ПОСТАВЛЕННАЯ ЗАДАЧА 1 - Перепишите без изменений часть воспоминания о концерте Рихтера: всё от слов «Впервые в концерте...» и вниз до слов «билет в кармане.».
ПОСТАВЛЕННАЯ ЗАДАЧА 2 - На какую дату, согласно воспоминанию о концерте Рихтера, был назначен концерт?

ФРАГМЕНТ ДОКУМЕНТА -
Впервые в концерте...
Добавлено: Чт ноя 23, 2006 1:40 am
"Он имел одно виденье,
Непостижное уму, -
И глубоко впечатленье
В сердце врезалось ему.”
(Пушкин)
Знакомая сотрудница киевской филармонии, распространявшая билеты в университете, по секрету сообщила, что 23.11.69 состоится концерт Святослава Рихтера, что билетов мало, и в “верхах” издано распоряжение – входных билетов не должно быть, иначе филармония не выдержит. Ей самой дадут всего ничего, а ведь нужно свою клиентуру из преподавателей университета обслужить, а тут какой-то студент… Я обещал купить любую “нагрузку” – билеты на какого-то балалаечника и все, что она пожелает. Несколько томительных дней ожидания - и в результате заветный билет в кармане.

РАЗДЕЛ ДАННЫХ -
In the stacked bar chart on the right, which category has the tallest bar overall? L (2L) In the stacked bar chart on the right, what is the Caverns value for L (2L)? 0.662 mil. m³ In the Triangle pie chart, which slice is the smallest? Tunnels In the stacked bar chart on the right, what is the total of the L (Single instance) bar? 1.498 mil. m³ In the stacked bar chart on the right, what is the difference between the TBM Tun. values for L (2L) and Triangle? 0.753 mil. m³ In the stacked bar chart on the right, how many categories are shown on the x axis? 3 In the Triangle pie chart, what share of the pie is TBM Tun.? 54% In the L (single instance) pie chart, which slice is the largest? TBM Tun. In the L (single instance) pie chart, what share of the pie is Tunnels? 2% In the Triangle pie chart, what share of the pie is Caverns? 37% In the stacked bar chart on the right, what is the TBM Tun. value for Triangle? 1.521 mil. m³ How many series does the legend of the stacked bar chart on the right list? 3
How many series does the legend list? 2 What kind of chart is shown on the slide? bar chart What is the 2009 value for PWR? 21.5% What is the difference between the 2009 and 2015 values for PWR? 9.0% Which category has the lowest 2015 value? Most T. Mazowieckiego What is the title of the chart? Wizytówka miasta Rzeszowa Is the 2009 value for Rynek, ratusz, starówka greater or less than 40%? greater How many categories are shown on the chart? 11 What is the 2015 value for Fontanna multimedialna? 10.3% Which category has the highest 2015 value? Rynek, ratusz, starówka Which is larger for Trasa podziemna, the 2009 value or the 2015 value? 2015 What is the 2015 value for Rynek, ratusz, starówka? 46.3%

РЕЗУЛЬТАТ ЗАДАЧИ 1 -
Впервые в концерте...
Добавлено: Чт ноя 23, 2006 1:40 am
"Он имел одно виденье,
Непостижное уму, -
И глубоко впечатленье
В сердце врезалось ему.”
(Пушкин)
Знакомая сотрудница киевской филармонии, распространявшая билеты в университете, по секрету сообщила, что 23.11.69 состоится концерт Святослава Рихтера, что билетов мало, и в “верхах” издано распоряжение – входных билетов не должно быть, иначе филармония не выдержит. Ей самой дадут всего ничего, а ведь нужно свою клиентуру из преподавателей университета обслужить, а тут какой-то студент… Я обещал купить любую “нагрузку” – билеты на какого-то балалаечника и все, что она пожелает. Несколько томительных дней ожидания - и в результате заветный билет в кармане.

РЕЗУЛЬТАТ ЗАДАЧИ 2 - Концерт был назначен на 23.11.69.